When you hear Alternative Dispute Resolution commonly referred to as ADR, the first thought that comes to mind is settling a dispute outside the Courtroom, which is correct. The typical ADR processes include: Arbitration, Negotiation, Mediation and Conciliation. It would be great to enlighten you on all four processes but the focus of this article will be Mediation.
What is Mediation? This is the intervention in a conflict of an acceptable third party who has limited or no authoritative decision making power but who assists the involved parties in voluntarily reaching a mutually acceptable settlement of the issues in dispute . Simply put it is any instance where a third party helps others reach an agreement.
It would be necessary to point out that Mediation can be used in dispute resolution as well as in dispute prevention. An example of this would be in facilitating the process of contract negotiation. Mediation can be used in many areas to resolve disputes. The areas include workplace disputes, commercial disputes, family disputes, public disputes that evolve around environmental or land-use, school conflicts, violence prevention among many other areas.
At this point you are probably wondering why chose Mediation? Why not just ‘fight’ it out in Court? Here is why: (1) Mediation increases the control the parties have in the resolution. In a Court case, parties obtain a resolution but control resides with the judge. Mediation is likely to produce a result that is mutually agreeable to the parties. (2) The cost to be paid to a Mediator is comparable to that that you would pay an Advocate but the mediation process generally takes much less time than moving a case through the standard legal channels. (3) Court hearings are public, there are spectators but mediations are strictly confidential. No one but the parties and the Mediator know what has happened. (4) There is an element of mutuality. The parties to mediation are typically ready to work mutually towards a resolution. In most instances the fact that parties are willing to mediate means that they are ready to “move” their position.
We did mention the focus of the article would be Mediation and we can bet most of you reading this thought there would be no mention of the Court but this is exactly how mediation is gaining ground in Kenya, through what is termed Court Annexed Mediation.
The Constitution of Kenya, 2010 under Article 159 (2) (c) one would say a major statement was made there as it provides ‘In exercising judicial authority , the Courts and Tribunals shall be guided by the following principles…alternative forms of dispute resolution including reconciliation, mediation, arbitration and traditional dispute resolution mechanisms shall be promoted…’ The application of this Article would now stand to counter the traditional perceptions of the only way one would resolve conflict would be to rush to Court and adopt the adversarial dispute resolution methods.
Court Annexed Mediation is generally defined as where the Registrar or other officer of the Court is the Mediator. The Registrars or Officers who conduct mediations are qualified as Mediators. In Kenya, this is mediation that is conducted under the umbrella of the Court. The pilot project was rolled out on 4th April 2016 and commenced in the High Court Family Division and at the High Court Commercial & Tax Division, Milimani Law Courts.

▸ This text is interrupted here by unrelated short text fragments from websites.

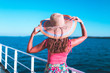 Cruise ship vacation woman enjoying travel vacation at sea. Free carefree happy girl looking at ocean and holding sunhat.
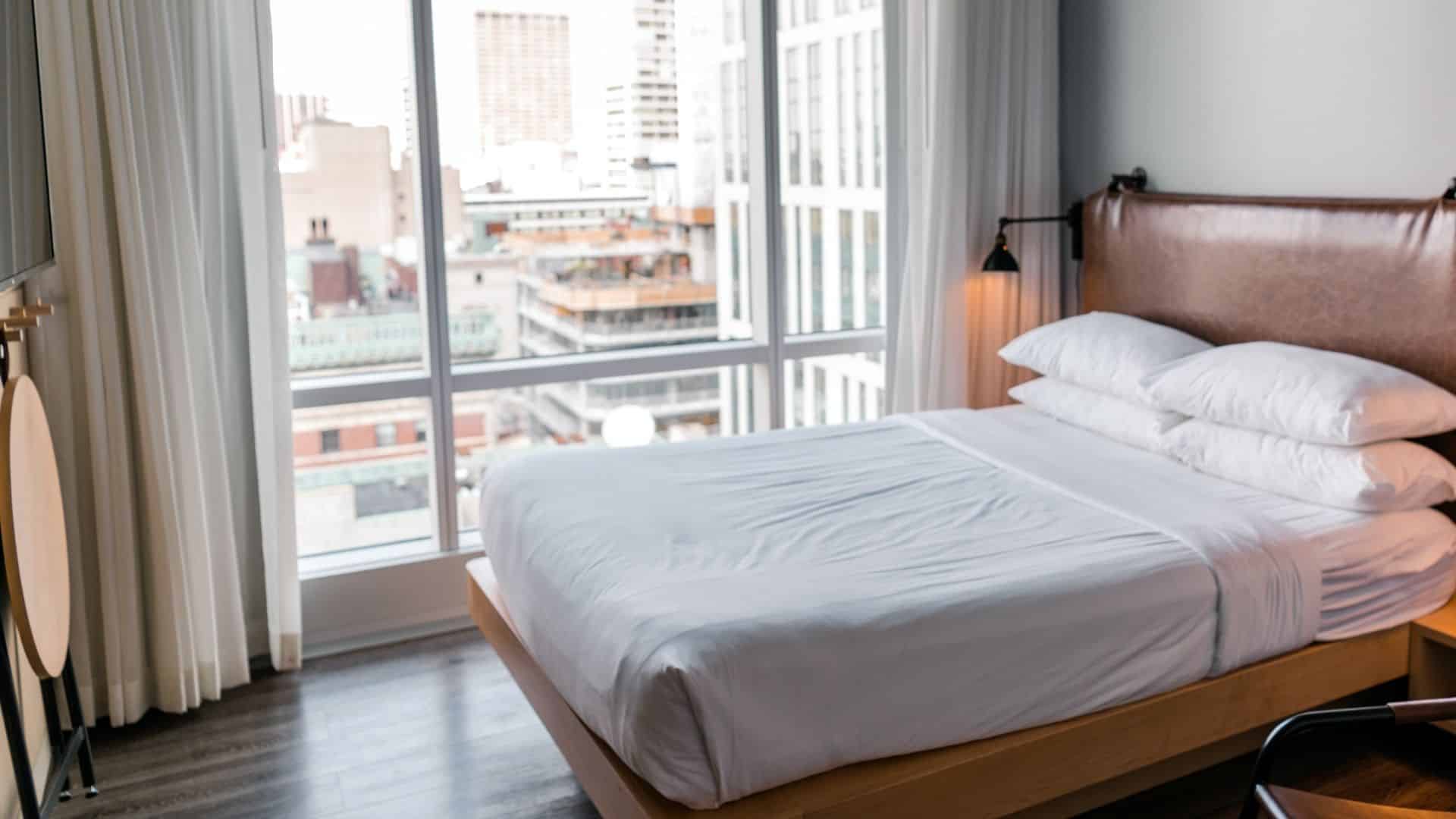 A White Linen on the Bed Near the Glass Window with a View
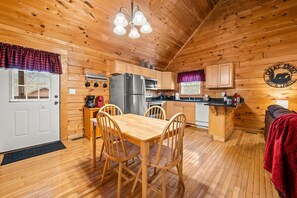 Cozy cabin interior with a dining table, kitchenette, and seating area.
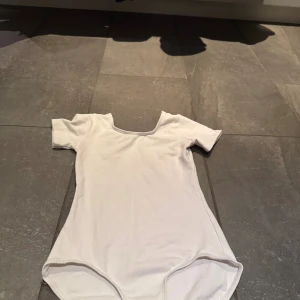 Vit kortärmad body med rund hals - En basic vit body med korta ärmar och rundad halsringning. Gjord i mjukt bomullsmaterial som sitter skönt mot kroppen. Perfekt att styla med jeans eller kjol för en clean look. Originellt balletbody.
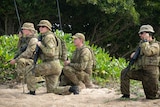 Four army troops with radios and guns on beach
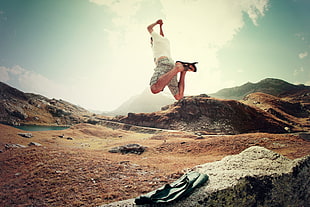man in white shirt jumping near lake painting HD wallpaper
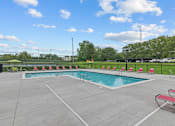 Thumbnail 21 of 50 - a swimming pool with chairs around it and a grassy field in the background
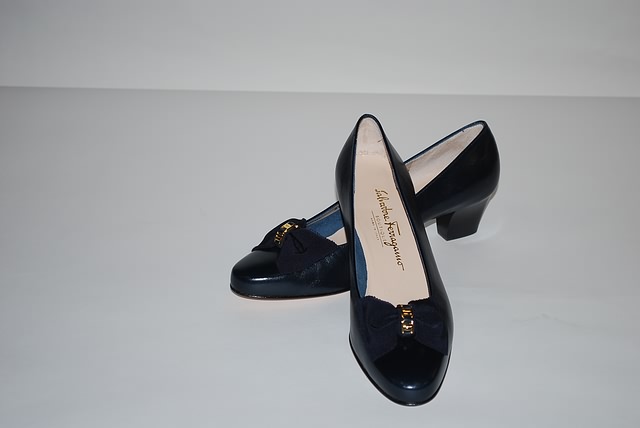 Appraisal: Salvatore Ferragamo navy calf pumps with bow Size B Price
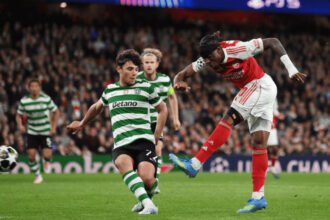 Arsenal memastikan tiket semifinal Liga Champions usai menahan imbang Sporting tanpa gol di Emirates.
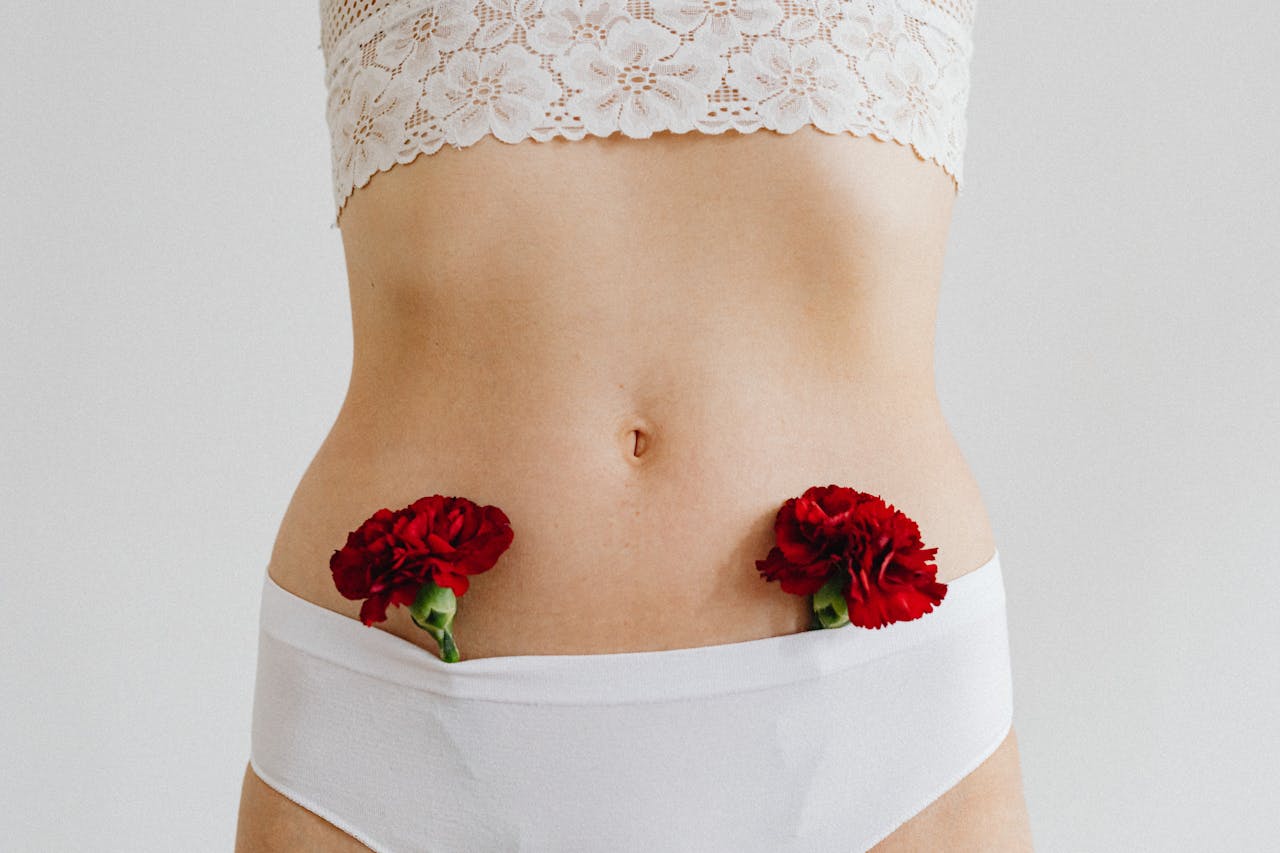 About Close-up of a woman wearing white lingerie with red carnations. Delicate and artistic composition.
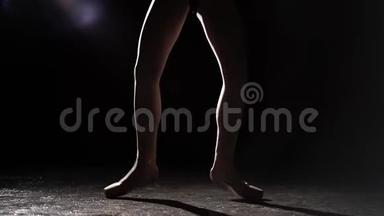 慢镜头芭蕾舞演员在聚光灯下的黑色背景在演播室。 芭蕾舞演员表演经典芭蕾舞表演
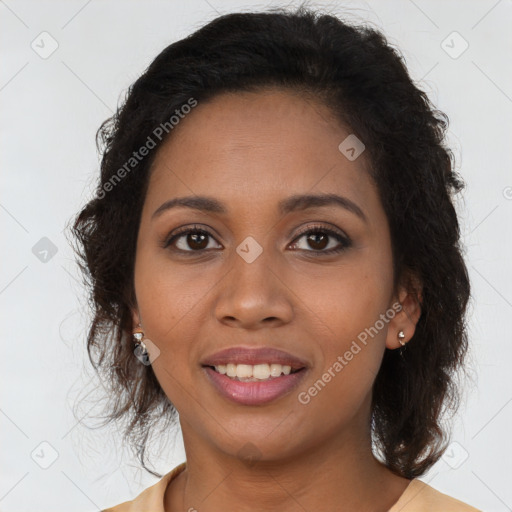 Joyful black young-adult female with long  brown hair and brown eyes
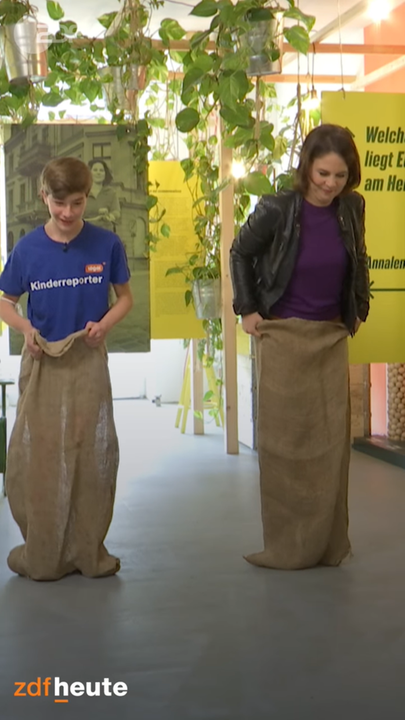 Baerbock beim Sackhüpfen mit einem Kinderreporter von logo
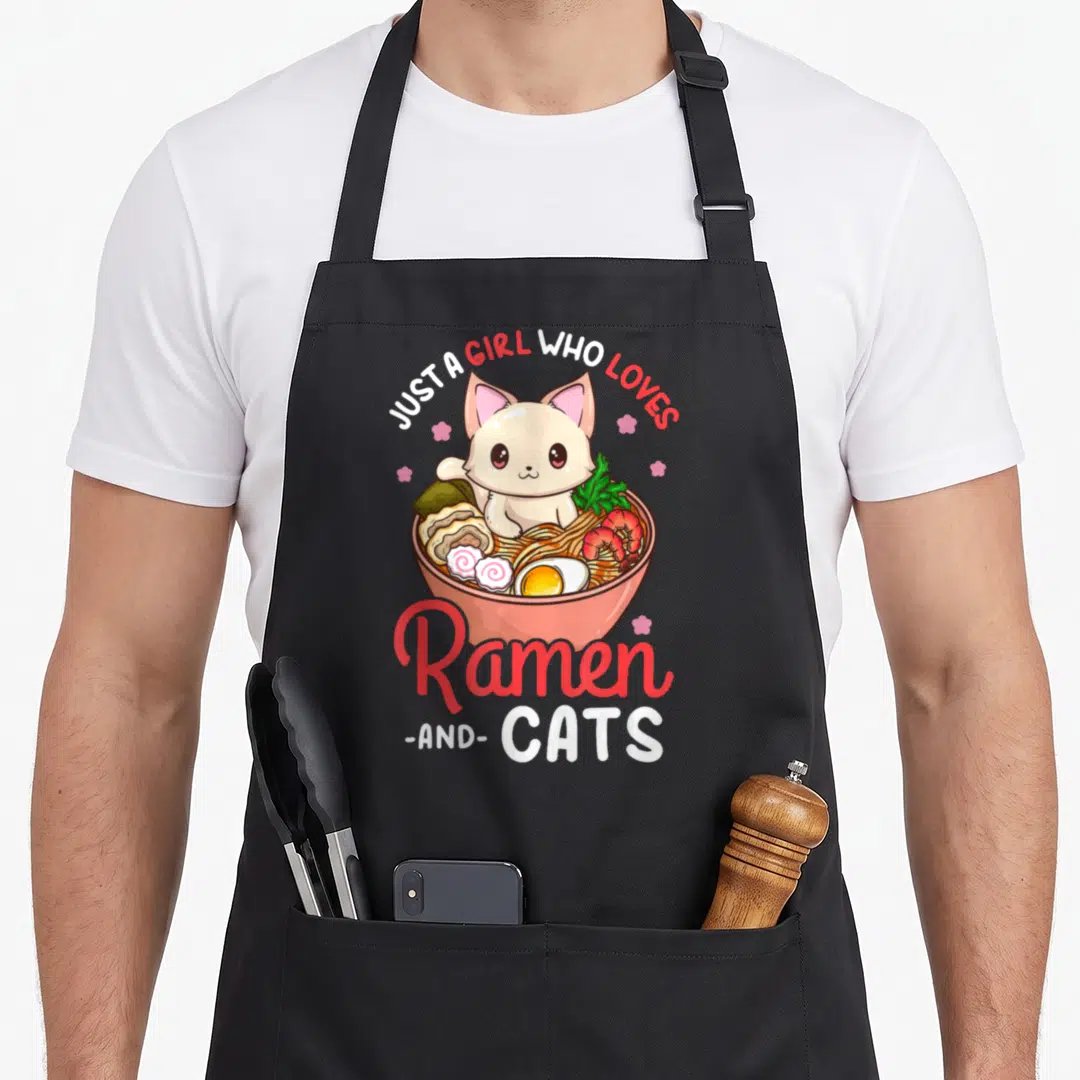 Neko anime cat apron - Cartoon cream cat in pink ramen bowl with text JUST A GIRL WHO LOVES Ramen AND CATS — shown on a black cotton canvas apron against a white background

Cases filed after 4th April 2016 at the High Court Family Division and at the High Court Commercial & Tax Division, Milimani Law Courts were subjected to screening. The screening moving forward is carried out by a trained Court officer who reviews the details of each case filed in the said divisions and identifies whether or not the case should be referred to mediation.
The Courts have appointed Mediation Deputy Registrars who inform the parties in a dispute that the matter has been referred to mediation. Three mediators are then nominated from the list of accredited Mediators. The parties then chose their preferred Mediator. The Mediator will then set a date for initial mediation and notify the parties of the date and time.
The mediation proceedings ought to be concluded within sixty (60) days from the date of referral to mediation. This is however dependant on the parties’ commitment to conclude the mediation. Once the mediation is concluded the parties sign a Mediation Agreement which is then filed with the Mediation Deputy Registrar.
The mediation form of ADR is not without its challenges. An example would be the possible difficulty in enforcement of any decision arrived at by the Mediator since just as the definition of the term mediation suggests the mediator has no authoritative decision-making power. However, a mediation agreement, once signed by the parties and adopted by the Court, becomes enforceable by the Court as an Order/Judgment of the Court.
In a nutshell, particular break-through has been made in Kenya with the Court Annexed Mediation project and even though mediation is not the only form of ADR, its use within the Court system is definitely a step in the right direction.
Disclaimer: This article has been prepared for informational purposes only and is not legal advice. This information is not intended to create, and receipt of it does not constitute, a lawyer-client relationship. Nothing on this article is intended to guaranty, warranty, or predict the outcome of a particular case and should not be construed as such a guaranty, warranty, or prediction. The authors are not responsible for any actions (or lack thereof) taken as a result of relying on or in any way using information contained in this article and in no event shall be liable for any damages resulting from reliance on or use of this information. Readers should take specific advice from a qualified professional when dealing with specific situations.